What might help would be the addition of county names to those headlands in the forecast. So it would read Rossan Point in Donegal (not Rosses Point, Co Sligo, with which it is frequently confused), Fair Head in Antrim, Hook Head in Wexford, and Roche's Point in Cork. A thought.
And it wouldn’t disrupt the format of the forecast, which is generally shorter than its UK counterpart.
That shipping forecast celebrated its 150th anniversary in 2017 and has been broadcast for almost 100 years. It is strictly formatted and limited to 350 words. With its odd names and familiar ritual it attracts an audience way beyond those for whom its information is essential.

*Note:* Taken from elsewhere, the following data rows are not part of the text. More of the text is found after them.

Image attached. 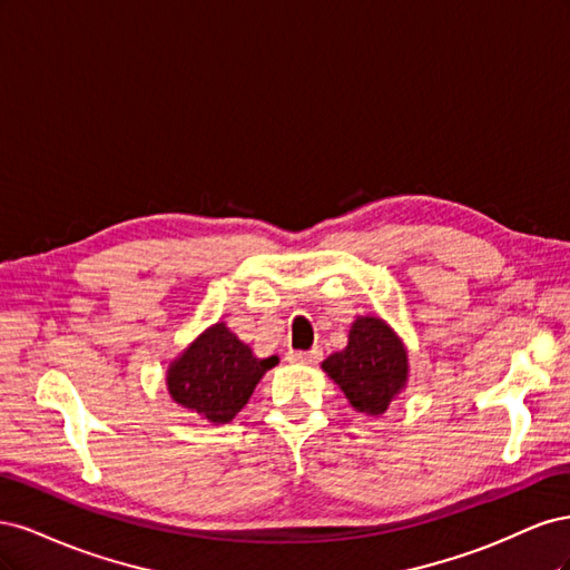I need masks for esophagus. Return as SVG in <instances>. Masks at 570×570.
<instances>
[{
	"label": "esophagus",
	"instance_id": "obj_1",
	"mask_svg": "<svg viewBox=\"0 0 570 570\" xmlns=\"http://www.w3.org/2000/svg\"><path fill=\"white\" fill-rule=\"evenodd\" d=\"M323 358V352L318 347L308 352H289V361H297V364H318Z\"/></svg>",
	"mask_w": 570,
	"mask_h": 570
}]
</instances>
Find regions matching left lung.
<instances>
[{"instance_id":"8db88e82","label":"left lung","mask_w":570,"mask_h":570,"mask_svg":"<svg viewBox=\"0 0 570 570\" xmlns=\"http://www.w3.org/2000/svg\"><path fill=\"white\" fill-rule=\"evenodd\" d=\"M321 368L340 385L350 404L368 416L385 413L409 381L404 342L375 316H358L350 327L347 347L327 356Z\"/></svg>"}]
</instances>
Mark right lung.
<instances>
[{"label": "right lung", "mask_w": 570, "mask_h": 570, "mask_svg": "<svg viewBox=\"0 0 570 570\" xmlns=\"http://www.w3.org/2000/svg\"><path fill=\"white\" fill-rule=\"evenodd\" d=\"M278 356L256 358L226 323H214L168 366L170 400L209 423H230Z\"/></svg>", "instance_id": "add662e5"}]
</instances>
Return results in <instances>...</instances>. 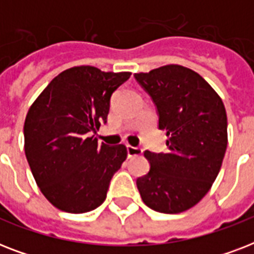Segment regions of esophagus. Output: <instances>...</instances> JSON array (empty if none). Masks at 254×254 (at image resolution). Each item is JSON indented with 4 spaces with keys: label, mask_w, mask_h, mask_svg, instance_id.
Returning a JSON list of instances; mask_svg holds the SVG:
<instances>
[{
    "label": "esophagus",
    "mask_w": 254,
    "mask_h": 254,
    "mask_svg": "<svg viewBox=\"0 0 254 254\" xmlns=\"http://www.w3.org/2000/svg\"><path fill=\"white\" fill-rule=\"evenodd\" d=\"M127 157L129 158H133V157H137V155L142 154V149L137 146H130V145H127Z\"/></svg>",
    "instance_id": "obj_1"
}]
</instances>
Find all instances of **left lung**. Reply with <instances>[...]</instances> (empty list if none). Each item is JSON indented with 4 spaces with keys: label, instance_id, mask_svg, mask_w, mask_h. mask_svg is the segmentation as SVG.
<instances>
[{
    "label": "left lung",
    "instance_id": "left-lung-1",
    "mask_svg": "<svg viewBox=\"0 0 254 254\" xmlns=\"http://www.w3.org/2000/svg\"><path fill=\"white\" fill-rule=\"evenodd\" d=\"M134 77L157 107L158 127L167 135V153H143L150 170L137 179V189L157 212L187 211L220 171L228 143L224 104L199 73L183 65H163Z\"/></svg>",
    "mask_w": 254,
    "mask_h": 254
}]
</instances>
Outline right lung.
I'll use <instances>...</instances> for the list:
<instances>
[{
    "instance_id": "obj_1",
    "label": "right lung",
    "mask_w": 254,
    "mask_h": 254,
    "mask_svg": "<svg viewBox=\"0 0 254 254\" xmlns=\"http://www.w3.org/2000/svg\"><path fill=\"white\" fill-rule=\"evenodd\" d=\"M130 72L72 67L54 77L30 107L23 127L25 154L46 199L69 213L101 205L127 159L124 145L99 143L92 133L107 123L112 93Z\"/></svg>"
}]
</instances>
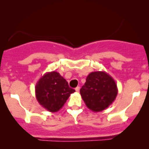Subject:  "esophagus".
I'll return each mask as SVG.
<instances>
[{
  "instance_id": "obj_1",
  "label": "esophagus",
  "mask_w": 149,
  "mask_h": 149,
  "mask_svg": "<svg viewBox=\"0 0 149 149\" xmlns=\"http://www.w3.org/2000/svg\"><path fill=\"white\" fill-rule=\"evenodd\" d=\"M75 90H76V92L79 93V91H80V87H79V86H78V87L76 88V89H75Z\"/></svg>"
}]
</instances>
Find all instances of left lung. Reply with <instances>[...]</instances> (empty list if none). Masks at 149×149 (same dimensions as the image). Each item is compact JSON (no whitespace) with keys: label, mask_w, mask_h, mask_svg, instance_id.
Instances as JSON below:
<instances>
[{"label":"left lung","mask_w":149,"mask_h":149,"mask_svg":"<svg viewBox=\"0 0 149 149\" xmlns=\"http://www.w3.org/2000/svg\"><path fill=\"white\" fill-rule=\"evenodd\" d=\"M117 93L115 81L105 71L91 72L80 91L86 105L95 112L107 108L114 101Z\"/></svg>","instance_id":"8db88e82"}]
</instances>
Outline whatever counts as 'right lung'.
Masks as SVG:
<instances>
[{"instance_id": "1", "label": "right lung", "mask_w": 149, "mask_h": 149, "mask_svg": "<svg viewBox=\"0 0 149 149\" xmlns=\"http://www.w3.org/2000/svg\"><path fill=\"white\" fill-rule=\"evenodd\" d=\"M75 92L59 73L47 72L37 81L35 95L42 107L51 112H58L66 103L71 93Z\"/></svg>"}]
</instances>
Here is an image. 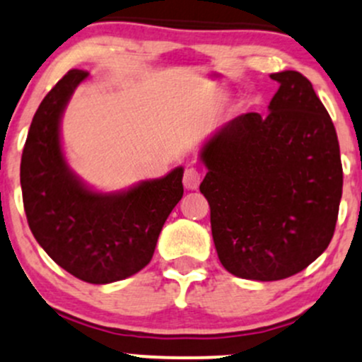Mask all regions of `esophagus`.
Here are the masks:
<instances>
[{
  "instance_id": "34e87169",
  "label": "esophagus",
  "mask_w": 362,
  "mask_h": 362,
  "mask_svg": "<svg viewBox=\"0 0 362 362\" xmlns=\"http://www.w3.org/2000/svg\"><path fill=\"white\" fill-rule=\"evenodd\" d=\"M202 175L197 168H187L184 172V187L189 190H196L199 187Z\"/></svg>"
}]
</instances>
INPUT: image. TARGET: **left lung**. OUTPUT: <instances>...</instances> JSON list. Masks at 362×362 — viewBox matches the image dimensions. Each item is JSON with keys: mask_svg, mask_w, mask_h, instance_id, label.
Returning a JSON list of instances; mask_svg holds the SVG:
<instances>
[{"mask_svg": "<svg viewBox=\"0 0 362 362\" xmlns=\"http://www.w3.org/2000/svg\"><path fill=\"white\" fill-rule=\"evenodd\" d=\"M269 77L280 86L269 113L226 122L199 154L220 263L257 281L296 275L323 254L344 184L335 127L311 82L293 70Z\"/></svg>", "mask_w": 362, "mask_h": 362, "instance_id": "obj_1", "label": "left lung"}]
</instances>
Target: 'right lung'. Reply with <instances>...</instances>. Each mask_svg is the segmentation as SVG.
Masks as SVG:
<instances>
[{
	"instance_id": "right-lung-1",
	"label": "right lung",
	"mask_w": 362,
	"mask_h": 362,
	"mask_svg": "<svg viewBox=\"0 0 362 362\" xmlns=\"http://www.w3.org/2000/svg\"><path fill=\"white\" fill-rule=\"evenodd\" d=\"M89 71L70 70L35 111L20 163L27 221L47 256L87 284H111L153 257L166 218L184 196V168L120 192H98L70 170L62 117Z\"/></svg>"
}]
</instances>
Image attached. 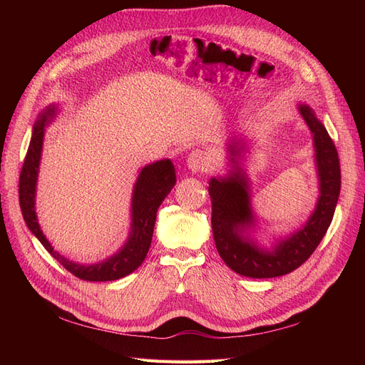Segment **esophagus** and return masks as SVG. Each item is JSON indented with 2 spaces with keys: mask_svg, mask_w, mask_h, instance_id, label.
<instances>
[{
  "mask_svg": "<svg viewBox=\"0 0 365 365\" xmlns=\"http://www.w3.org/2000/svg\"><path fill=\"white\" fill-rule=\"evenodd\" d=\"M212 165V160L208 153L204 150H192L187 157V166L192 173H199V170H207Z\"/></svg>",
  "mask_w": 365,
  "mask_h": 365,
  "instance_id": "obj_1",
  "label": "esophagus"
}]
</instances>
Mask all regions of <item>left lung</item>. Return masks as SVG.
I'll return each instance as SVG.
<instances>
[{
    "label": "left lung",
    "instance_id": "1",
    "mask_svg": "<svg viewBox=\"0 0 365 365\" xmlns=\"http://www.w3.org/2000/svg\"><path fill=\"white\" fill-rule=\"evenodd\" d=\"M298 111L314 138L320 191L314 212L304 226L287 237L277 238L269 250L251 237L257 220L251 205L250 178L240 163L245 150L243 139H230L227 144L229 174L212 177L208 182L216 250L230 269L246 277H277L301 267L320 245L336 212L340 192L337 149L311 106L301 103Z\"/></svg>",
    "mask_w": 365,
    "mask_h": 365
}]
</instances>
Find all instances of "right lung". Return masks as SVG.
Returning a JSON list of instances; mask_svg holds the SVG:
<instances>
[{
    "mask_svg": "<svg viewBox=\"0 0 365 365\" xmlns=\"http://www.w3.org/2000/svg\"><path fill=\"white\" fill-rule=\"evenodd\" d=\"M58 106L50 105L41 111L33 125V135L28 147L25 163H23L19 183L20 208L28 229L33 232L36 238L43 245L61 265L83 281L102 282L120 279L141 265L152 243L155 220H157L158 207L169 195L175 185V169L170 160H160L150 163L139 170V175L133 187L131 196V224L127 242L120 250L102 262L83 265V263L68 260L63 254L53 250L48 240L43 235L41 224L37 221L36 213V188L38 166H41L42 147L45 127L54 119Z\"/></svg>",
    "mask_w": 365,
    "mask_h": 365,
    "instance_id": "obj_1",
    "label": "right lung"
}]
</instances>
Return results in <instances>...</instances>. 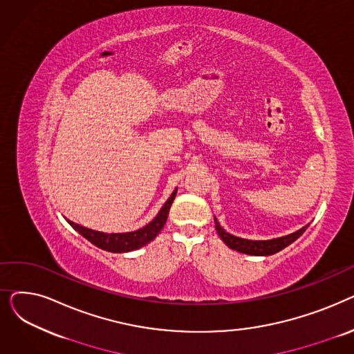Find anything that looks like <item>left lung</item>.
<instances>
[{"instance_id": "8db88e82", "label": "left lung", "mask_w": 354, "mask_h": 354, "mask_svg": "<svg viewBox=\"0 0 354 354\" xmlns=\"http://www.w3.org/2000/svg\"><path fill=\"white\" fill-rule=\"evenodd\" d=\"M215 219V228L218 235L221 236V239L231 248L235 250L238 252L243 254H250V255H272L278 251H281L283 248L288 247L290 244H292L297 238H300L304 231L308 228V225L303 227L301 230H299L294 234H290L287 236H281L277 239H270V241H250V239H244V238H238L234 236L231 234H228L224 228L219 225V222L216 218Z\"/></svg>"}]
</instances>
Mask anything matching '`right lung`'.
I'll return each mask as SVG.
<instances>
[{
  "label": "right lung",
  "mask_w": 354,
  "mask_h": 354,
  "mask_svg": "<svg viewBox=\"0 0 354 354\" xmlns=\"http://www.w3.org/2000/svg\"><path fill=\"white\" fill-rule=\"evenodd\" d=\"M175 196H176V189L172 192L169 199L165 202V205L162 207V209L156 215V218L152 222H149L146 227H143L138 231H133V232L104 234V232L84 228L79 224H74V222H71L68 219H67V222L80 235H83L86 239H88L93 245H96L102 250H106V251H110V252L133 251V250H138V248L151 243V241L155 239V236L162 231Z\"/></svg>",
  "instance_id": "1"
}]
</instances>
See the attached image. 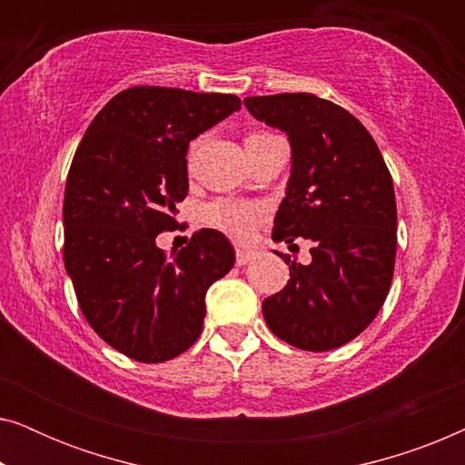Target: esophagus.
<instances>
[{
  "instance_id": "34e87169",
  "label": "esophagus",
  "mask_w": 465,
  "mask_h": 465,
  "mask_svg": "<svg viewBox=\"0 0 465 465\" xmlns=\"http://www.w3.org/2000/svg\"><path fill=\"white\" fill-rule=\"evenodd\" d=\"M253 260V252L250 250H237V266H243Z\"/></svg>"
}]
</instances>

For the older or more religious among us in Ireland it has a similar hypnotic quality as reciting the litany of the saints, with its exotic names and titles.
As for Cromarty, it is in northern Scotland; Fisher is a sand bank in the North Sea off Denmark; FitzRoy has been in the shipping forecast only since 2002, before which it was Finisterre (in northern Spain).
It is named after vice-admiral Robert FitzRoy, who established the UK's Met Office in 1854. He was also captain of the Beagle, on which Charles Darwin sailed while researching what became his theory of evolution.
And Forties refers to a large area of the North Sea where the depth is consistently about 40 fathoms (73m)
Forecast, from Old English fore (for before/in front of) and cast, from Old Norse kasta, to throw.